## Exercise description
Once the pictures are set aside, transcribe the remaining data exactly.

## The records

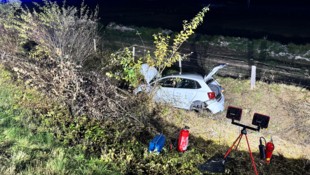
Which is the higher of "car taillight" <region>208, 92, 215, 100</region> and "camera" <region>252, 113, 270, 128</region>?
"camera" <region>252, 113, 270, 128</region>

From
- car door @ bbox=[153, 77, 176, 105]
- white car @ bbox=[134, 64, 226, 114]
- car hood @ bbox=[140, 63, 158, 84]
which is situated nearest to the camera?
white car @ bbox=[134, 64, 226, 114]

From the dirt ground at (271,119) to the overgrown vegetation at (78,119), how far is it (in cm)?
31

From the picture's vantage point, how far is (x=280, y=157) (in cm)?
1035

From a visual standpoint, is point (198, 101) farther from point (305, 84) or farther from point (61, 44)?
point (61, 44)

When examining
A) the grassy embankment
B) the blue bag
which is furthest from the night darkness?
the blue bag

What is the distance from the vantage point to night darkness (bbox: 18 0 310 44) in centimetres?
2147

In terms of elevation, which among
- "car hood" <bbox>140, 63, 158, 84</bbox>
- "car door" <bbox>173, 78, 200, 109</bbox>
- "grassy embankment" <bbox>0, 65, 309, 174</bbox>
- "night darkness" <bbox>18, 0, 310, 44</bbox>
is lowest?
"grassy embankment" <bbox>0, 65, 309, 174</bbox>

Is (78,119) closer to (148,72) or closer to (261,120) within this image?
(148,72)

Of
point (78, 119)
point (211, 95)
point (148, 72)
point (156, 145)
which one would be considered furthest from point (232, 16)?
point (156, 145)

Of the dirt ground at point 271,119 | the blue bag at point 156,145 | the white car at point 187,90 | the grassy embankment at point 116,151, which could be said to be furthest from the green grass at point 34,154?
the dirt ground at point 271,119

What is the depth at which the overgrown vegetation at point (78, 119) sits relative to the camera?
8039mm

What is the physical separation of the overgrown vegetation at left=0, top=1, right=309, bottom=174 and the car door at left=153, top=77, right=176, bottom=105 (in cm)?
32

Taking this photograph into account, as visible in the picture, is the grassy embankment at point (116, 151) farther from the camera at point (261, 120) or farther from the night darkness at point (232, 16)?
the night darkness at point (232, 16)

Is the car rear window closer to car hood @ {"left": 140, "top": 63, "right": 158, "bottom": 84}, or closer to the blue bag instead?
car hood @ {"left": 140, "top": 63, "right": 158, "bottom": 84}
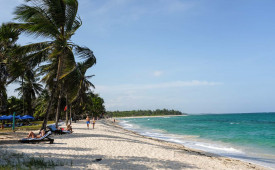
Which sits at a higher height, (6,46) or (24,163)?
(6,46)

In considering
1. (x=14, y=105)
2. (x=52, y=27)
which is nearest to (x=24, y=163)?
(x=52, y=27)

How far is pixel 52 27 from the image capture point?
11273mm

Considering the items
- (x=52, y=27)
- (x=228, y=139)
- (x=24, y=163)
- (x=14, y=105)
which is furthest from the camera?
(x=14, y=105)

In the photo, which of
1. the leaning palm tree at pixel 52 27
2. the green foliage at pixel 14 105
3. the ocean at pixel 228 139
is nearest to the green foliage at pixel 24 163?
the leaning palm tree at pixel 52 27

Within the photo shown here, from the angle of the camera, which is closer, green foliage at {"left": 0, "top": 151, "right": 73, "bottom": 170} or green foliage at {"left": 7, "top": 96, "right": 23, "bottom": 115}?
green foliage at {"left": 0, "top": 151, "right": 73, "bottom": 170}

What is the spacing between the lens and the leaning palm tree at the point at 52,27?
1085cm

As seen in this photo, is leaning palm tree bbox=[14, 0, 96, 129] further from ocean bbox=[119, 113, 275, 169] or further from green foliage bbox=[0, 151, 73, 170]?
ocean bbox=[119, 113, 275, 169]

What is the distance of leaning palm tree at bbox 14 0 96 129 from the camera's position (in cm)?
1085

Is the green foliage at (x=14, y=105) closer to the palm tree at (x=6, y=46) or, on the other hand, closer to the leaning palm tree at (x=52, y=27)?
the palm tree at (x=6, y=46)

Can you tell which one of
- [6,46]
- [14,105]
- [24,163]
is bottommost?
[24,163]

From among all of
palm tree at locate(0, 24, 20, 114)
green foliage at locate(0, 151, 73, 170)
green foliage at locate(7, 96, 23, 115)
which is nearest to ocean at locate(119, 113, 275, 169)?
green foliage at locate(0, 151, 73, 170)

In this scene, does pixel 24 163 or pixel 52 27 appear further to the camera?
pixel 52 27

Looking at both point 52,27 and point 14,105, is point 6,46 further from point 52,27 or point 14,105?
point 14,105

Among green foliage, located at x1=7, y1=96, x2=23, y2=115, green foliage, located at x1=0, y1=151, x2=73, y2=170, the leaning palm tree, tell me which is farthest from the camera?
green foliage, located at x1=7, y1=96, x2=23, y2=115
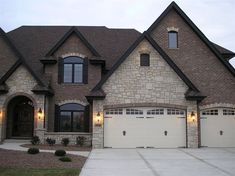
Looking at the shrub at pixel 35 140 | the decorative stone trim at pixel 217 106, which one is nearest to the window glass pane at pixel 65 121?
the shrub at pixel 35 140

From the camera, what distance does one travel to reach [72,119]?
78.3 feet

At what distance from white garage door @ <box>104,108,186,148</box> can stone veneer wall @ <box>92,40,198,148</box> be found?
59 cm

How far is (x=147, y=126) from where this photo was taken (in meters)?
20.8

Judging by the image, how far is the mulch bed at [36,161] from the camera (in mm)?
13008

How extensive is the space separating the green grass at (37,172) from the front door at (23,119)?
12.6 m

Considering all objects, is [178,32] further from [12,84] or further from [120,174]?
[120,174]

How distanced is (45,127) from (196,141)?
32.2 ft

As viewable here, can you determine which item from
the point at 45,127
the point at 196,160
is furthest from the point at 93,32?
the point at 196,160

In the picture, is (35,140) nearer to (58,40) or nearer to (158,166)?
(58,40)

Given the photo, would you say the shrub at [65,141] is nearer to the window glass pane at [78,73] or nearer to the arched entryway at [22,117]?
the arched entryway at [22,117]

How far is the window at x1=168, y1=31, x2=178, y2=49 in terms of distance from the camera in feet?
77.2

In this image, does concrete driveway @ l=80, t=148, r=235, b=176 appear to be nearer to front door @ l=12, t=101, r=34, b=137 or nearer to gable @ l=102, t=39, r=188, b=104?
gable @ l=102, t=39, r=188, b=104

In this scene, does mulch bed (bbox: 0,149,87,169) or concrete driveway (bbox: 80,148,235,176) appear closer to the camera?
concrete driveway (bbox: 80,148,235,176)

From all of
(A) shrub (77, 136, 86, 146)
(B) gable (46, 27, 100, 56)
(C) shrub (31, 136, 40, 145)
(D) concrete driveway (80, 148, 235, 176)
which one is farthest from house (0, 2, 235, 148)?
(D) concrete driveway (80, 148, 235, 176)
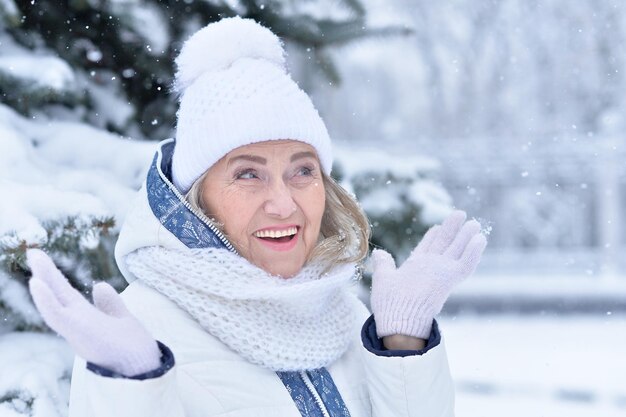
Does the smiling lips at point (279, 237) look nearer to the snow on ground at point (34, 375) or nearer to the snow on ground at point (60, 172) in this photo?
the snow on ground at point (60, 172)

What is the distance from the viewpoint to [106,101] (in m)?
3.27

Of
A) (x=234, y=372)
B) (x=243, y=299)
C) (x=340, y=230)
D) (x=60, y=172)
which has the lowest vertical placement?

## Reply to the task
Which is the higher of "car taillight" <region>208, 92, 215, 100</region> and "camera" <region>252, 113, 270, 128</region>?
"camera" <region>252, 113, 270, 128</region>

From
- car door @ bbox=[153, 77, 176, 105]
- white car @ bbox=[134, 64, 226, 114]
- car hood @ bbox=[140, 63, 158, 84]
which is situated nearest to the camera?
white car @ bbox=[134, 64, 226, 114]

From the dirt ground at (271,119) to the overgrown vegetation at (78,119), how far is it (in cm)?
31

From the picture's vantage point, how far is (x=280, y=157) (in cm)?
1035

From a visual standpoint, is point (198, 101) farther from point (305, 84) or farther from point (61, 44)?
point (61, 44)

When examining
A) the grassy embankment
B) the blue bag
which is furthest from the night darkness?
the blue bag

What is the distance from the vantage point to night darkness (bbox: 18 0 310 44) in centimetres?
2147

In terms of elevation, which among
- "car hood" <bbox>140, 63, 158, 84</bbox>
- "car door" <bbox>173, 78, 200, 109</bbox>
- "grassy embankment" <bbox>0, 65, 309, 174</bbox>
- "night darkness" <bbox>18, 0, 310, 44</bbox>
is lowest?
"grassy embankment" <bbox>0, 65, 309, 174</bbox>

Is (78,119) closer to (148,72) or closer to (261,120) within this image?
(148,72)

Of
point (78, 119)
point (211, 95)
point (148, 72)
point (156, 145)
which one would be considered furthest from point (232, 16)?
point (156, 145)

Of the dirt ground at point 271,119 | the blue bag at point 156,145 | the white car at point 187,90 | the grassy embankment at point 116,151, which could be said to be furthest from the green grass at point 34,154?
the dirt ground at point 271,119

What is the depth at which the overgrown vegetation at point (78, 119) sits relative to the camera?
8039mm

What is the physical separation of the overgrown vegetation at left=0, top=1, right=309, bottom=174 and the car door at left=153, top=77, right=176, bottom=105 (in cm)?
32

Taking this photograph into account, as visible in the picture, is the grassy embankment at point (116, 151) farther from the camera at point (261, 120) or farther from the night darkness at point (232, 16)?
the night darkness at point (232, 16)

Is the car rear window closer to car hood @ {"left": 140, "top": 63, "right": 158, "bottom": 84}, or closer to the blue bag instead?
car hood @ {"left": 140, "top": 63, "right": 158, "bottom": 84}
Which sits at a higher height, (6,46) or (24,163)?
(6,46)

In considering
1. (x=14, y=105)
2. (x=52, y=27)
which is nearest to (x=24, y=163)?
(x=52, y=27)

How far is pixel 52 27 from the image capture point?
11273mm

Considering the items
- (x=52, y=27)
- (x=228, y=139)
- (x=24, y=163)
- (x=14, y=105)
which is furthest from the camera?
(x=14, y=105)

In the photo, which of
1. the leaning palm tree at pixel 52 27
2. the green foliage at pixel 14 105
3. the ocean at pixel 228 139
is nearest to the green foliage at pixel 24 163?
the leaning palm tree at pixel 52 27

Within the photo shown here, from the angle of the camera, which is closer, green foliage at {"left": 0, "top": 151, "right": 73, "bottom": 170} or green foliage at {"left": 7, "top": 96, "right": 23, "bottom": 115}?
green foliage at {"left": 0, "top": 151, "right": 73, "bottom": 170}

What is the spacing between the lens and the leaning palm tree at the point at 52,27?
1085cm

As seen in this photo, is leaning palm tree bbox=[14, 0, 96, 129] further from ocean bbox=[119, 113, 275, 169] or further from green foliage bbox=[0, 151, 73, 170]?
ocean bbox=[119, 113, 275, 169]

What is the distance of leaning palm tree at bbox 14 0 96 129 from the camera's position (in cm)?
1085

Is the green foliage at (x=14, y=105) closer to the palm tree at (x=6, y=46) or, on the other hand, closer to the leaning palm tree at (x=52, y=27)?
the palm tree at (x=6, y=46)

Can you tell which one of
- [6,46]
- [14,105]
- [24,163]
is bottommost?
[24,163]

From among all of
palm tree at locate(0, 24, 20, 114)
green foliage at locate(0, 151, 73, 170)
green foliage at locate(7, 96, 23, 115)
which is nearest to ocean at locate(119, 113, 275, 169)?
green foliage at locate(0, 151, 73, 170)

In this scene, does pixel 24 163 or pixel 52 27 appear further to the camera?
pixel 52 27

Looking at both point 52,27 and point 14,105, is point 6,46 further from point 52,27 or point 14,105?
point 14,105

Among green foliage, located at x1=7, y1=96, x2=23, y2=115, green foliage, located at x1=0, y1=151, x2=73, y2=170, the leaning palm tree, tell me which is farthest from the camera?
green foliage, located at x1=7, y1=96, x2=23, y2=115
Looking at the shrub at pixel 35 140 | the decorative stone trim at pixel 217 106, which one is nearest to the window glass pane at pixel 65 121?
the shrub at pixel 35 140

From the camera, what distance does one travel to reach [72,119]?
78.3 feet

At what distance from white garage door @ <box>104,108,186,148</box> can stone veneer wall @ <box>92,40,198,148</box> be found?
59 cm

How far is (x=147, y=126) from where this photo was taken (in meters)?
20.8

Judging by the image, how far is the mulch bed at [36,161] from the camera (in mm)?
13008

How extensive is the space separating the green grass at (37,172) from the front door at (23,119)?
12.6 m

Considering all objects, is [178,32] further from [12,84] or further from [120,174]?
[120,174]

How distanced is (45,127) from (196,141)?
32.2 ft

As viewable here, can you determine which item from
the point at 45,127
the point at 196,160
is furthest from the point at 93,32?
the point at 196,160

In the picture, is (35,140) nearer to (58,40) or nearer to (158,166)?
(58,40)

Given the photo, would you say the shrub at [65,141] is nearer to the window glass pane at [78,73] or nearer to the arched entryway at [22,117]?
the arched entryway at [22,117]

How far is the window at x1=168, y1=31, x2=178, y2=49 in terms of distance from the camera in feet?
77.2

In this image, does concrete driveway @ l=80, t=148, r=235, b=176 appear to be nearer to front door @ l=12, t=101, r=34, b=137 or nearer to gable @ l=102, t=39, r=188, b=104?
gable @ l=102, t=39, r=188, b=104

In this scene, does mulch bed (bbox: 0,149,87,169) or concrete driveway (bbox: 80,148,235,176) appear closer to the camera?
concrete driveway (bbox: 80,148,235,176)

From all of
(A) shrub (77, 136, 86, 146)
(B) gable (46, 27, 100, 56)
(C) shrub (31, 136, 40, 145)
(D) concrete driveway (80, 148, 235, 176)
which one is farthest from house (0, 2, 235, 148)?
(D) concrete driveway (80, 148, 235, 176)
Does the smiling lips at point (279, 237) look nearer to the snow on ground at point (34, 375) or nearer to the snow on ground at point (60, 172) in this photo?
the snow on ground at point (60, 172)

What is the distance from the viewpoint to [106,101] (in m)?
3.27

Of
A) (x=234, y=372)
B) (x=243, y=299)
C) (x=340, y=230)
D) (x=60, y=172)
which has the lowest vertical placement?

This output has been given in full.